2015 All-Ireland Senior Club Hurling Championship Final
- Event: 2014–15 All-Ireland Senior Club Hurling Championship
| Ballyhale Shamrocks | Kilmallock |
| 1-18 | 1-6 |
- Date: 17 March 2015
- Venue: Croke Park, Dublin
- Man of the Match: Joey Holden
- Referee: James Owens (Wexford)
- Attendance: 29,752

= 2015 All-Ireland Senior Club Hurling Championship final =

The 2015 All-Ireland Senior Club Hurling Championship final was a hurling match played at Croke Park on 17 March 2015 to determine the winners of the 2014–15 All-Ireland Senior Club Hurling Championship, the 45th season of the All-Ireland Senior Club Hurling Championship, a tournament organised by the Gaelic Athletic Association for the champion clubs of the four provinces of Ireland. The final was contested by Ballyhale Shamrocks of Kilkenny and Kilmallock of Limerick, with Ballyhale Shamrocks winning by 1-18 to 1-6.

The All-Ireland final between Ballyhale Shamrocks and Kilmallock was a unique occasion as it was the first ever championship meeting between the two teams. Ballyhale Shamrocks were appearing in their third final in a decade, while Kilmallock were lining out in their second All-Ireland decider ever and their first since 1993.

It was an evenly contested game for most of the first half, but missed opportunities cost Kilmallock dear. They shot 10 first-half wides in total, with Paudie O'Brien, who opened their scoring early on, going on to shoot four wides. Ballyhale were much more efficient when attacking, and Colin Fennelly opened his account before Eoin Reid pointed to put them 0-6 to 0-3 ahead. Fennelly's 27th-minute goal put serious daylight between them for the first time. T. J. Reid added another free on the stroke of half-time to leave the Leinster champions with a healthy 1-7 to 0-4 advantage.

In the second half Kilmallock failed to score a point from play. In contrast, Ballyhale added another 11 points to their tally and corner-back Alan Cuddihy even got on the scoresheet with captain T. J. Reid tallying 0-6 and describing the win as "a dream come true" in his victory speech.

Ballyhale's All-Ireland victory was their first since 2010. The win gave them their sixth All-Ireland title over all and put them as outright leaders on the all-time roll of honour.

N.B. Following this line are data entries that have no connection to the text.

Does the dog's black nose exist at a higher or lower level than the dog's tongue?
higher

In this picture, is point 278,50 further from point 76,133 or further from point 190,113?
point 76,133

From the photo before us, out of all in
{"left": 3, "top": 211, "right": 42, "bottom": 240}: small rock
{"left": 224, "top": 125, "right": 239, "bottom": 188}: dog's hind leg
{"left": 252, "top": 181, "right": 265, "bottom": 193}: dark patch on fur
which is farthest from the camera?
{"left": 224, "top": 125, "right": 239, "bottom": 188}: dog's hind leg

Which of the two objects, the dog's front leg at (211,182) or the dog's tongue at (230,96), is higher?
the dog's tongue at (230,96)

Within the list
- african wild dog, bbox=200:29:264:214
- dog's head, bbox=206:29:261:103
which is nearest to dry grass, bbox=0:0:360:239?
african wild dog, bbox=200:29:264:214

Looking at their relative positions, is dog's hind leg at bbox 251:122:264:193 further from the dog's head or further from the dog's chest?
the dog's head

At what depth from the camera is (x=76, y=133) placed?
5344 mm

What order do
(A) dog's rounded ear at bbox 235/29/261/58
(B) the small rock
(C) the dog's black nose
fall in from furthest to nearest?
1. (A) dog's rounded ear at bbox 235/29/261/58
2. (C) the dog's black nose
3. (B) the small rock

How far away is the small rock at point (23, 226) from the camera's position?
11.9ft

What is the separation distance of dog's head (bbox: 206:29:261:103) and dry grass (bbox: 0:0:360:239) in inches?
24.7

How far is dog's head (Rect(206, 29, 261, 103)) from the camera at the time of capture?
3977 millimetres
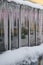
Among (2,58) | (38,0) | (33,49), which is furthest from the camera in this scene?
(38,0)

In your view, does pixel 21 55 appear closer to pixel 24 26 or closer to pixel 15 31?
pixel 15 31

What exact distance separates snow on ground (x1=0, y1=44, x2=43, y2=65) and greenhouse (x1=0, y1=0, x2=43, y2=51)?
152mm

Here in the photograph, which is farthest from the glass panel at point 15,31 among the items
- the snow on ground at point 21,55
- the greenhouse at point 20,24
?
the snow on ground at point 21,55

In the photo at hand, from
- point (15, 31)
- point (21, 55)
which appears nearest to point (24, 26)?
point (15, 31)

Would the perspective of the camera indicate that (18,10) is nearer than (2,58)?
No

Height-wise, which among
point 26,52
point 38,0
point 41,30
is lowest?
point 26,52

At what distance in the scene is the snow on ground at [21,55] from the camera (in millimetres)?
3664

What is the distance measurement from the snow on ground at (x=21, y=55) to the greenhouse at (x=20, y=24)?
0.15 meters

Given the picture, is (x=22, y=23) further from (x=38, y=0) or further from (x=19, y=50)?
(x=38, y=0)

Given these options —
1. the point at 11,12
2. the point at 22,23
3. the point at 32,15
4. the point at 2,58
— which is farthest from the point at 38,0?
the point at 2,58

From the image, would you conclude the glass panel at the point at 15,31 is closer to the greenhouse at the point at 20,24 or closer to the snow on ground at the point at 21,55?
the greenhouse at the point at 20,24

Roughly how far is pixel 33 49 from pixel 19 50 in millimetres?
526

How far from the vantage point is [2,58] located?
143 inches

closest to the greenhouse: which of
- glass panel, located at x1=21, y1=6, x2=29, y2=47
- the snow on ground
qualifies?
glass panel, located at x1=21, y1=6, x2=29, y2=47
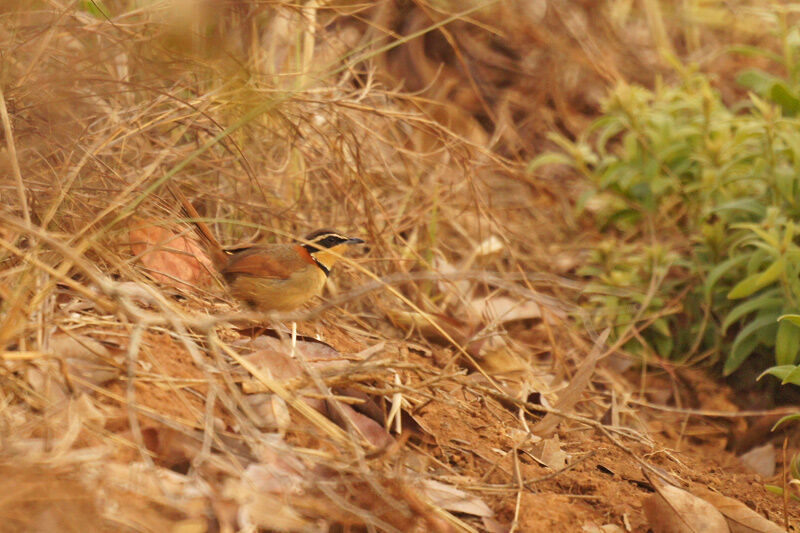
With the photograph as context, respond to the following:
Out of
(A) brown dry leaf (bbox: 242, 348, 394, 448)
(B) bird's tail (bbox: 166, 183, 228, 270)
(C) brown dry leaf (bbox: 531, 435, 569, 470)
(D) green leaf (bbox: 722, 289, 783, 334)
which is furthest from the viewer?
(D) green leaf (bbox: 722, 289, 783, 334)

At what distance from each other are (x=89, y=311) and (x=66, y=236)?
32 cm

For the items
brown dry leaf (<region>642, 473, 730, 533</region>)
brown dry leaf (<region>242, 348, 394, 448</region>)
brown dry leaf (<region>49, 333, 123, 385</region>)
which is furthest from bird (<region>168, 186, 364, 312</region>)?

Kilmallock's All-Ireland defeat was their second ever. They remain a team who has contested All-Ireland deciders but has never claimed the ultimate prize.

==Match==
===Details===

17 March 2015
Ballyhale Shamrocks 1-18 - 1-6 Kilmallock
  Ballyhale Shamrocks : TJ Reid 0-6 (4fs), C Fennelly 1-3, E Reid 0-3, H Shefflin, M Aylward 0-2 each, B Aylward, A Cuddihy 0-1 each.
   Kilmallock: R Hanley 1-0, E Ryan 0-3 (3fs), R Egan, P O'Brien, G Mulcahy all 0-1 each.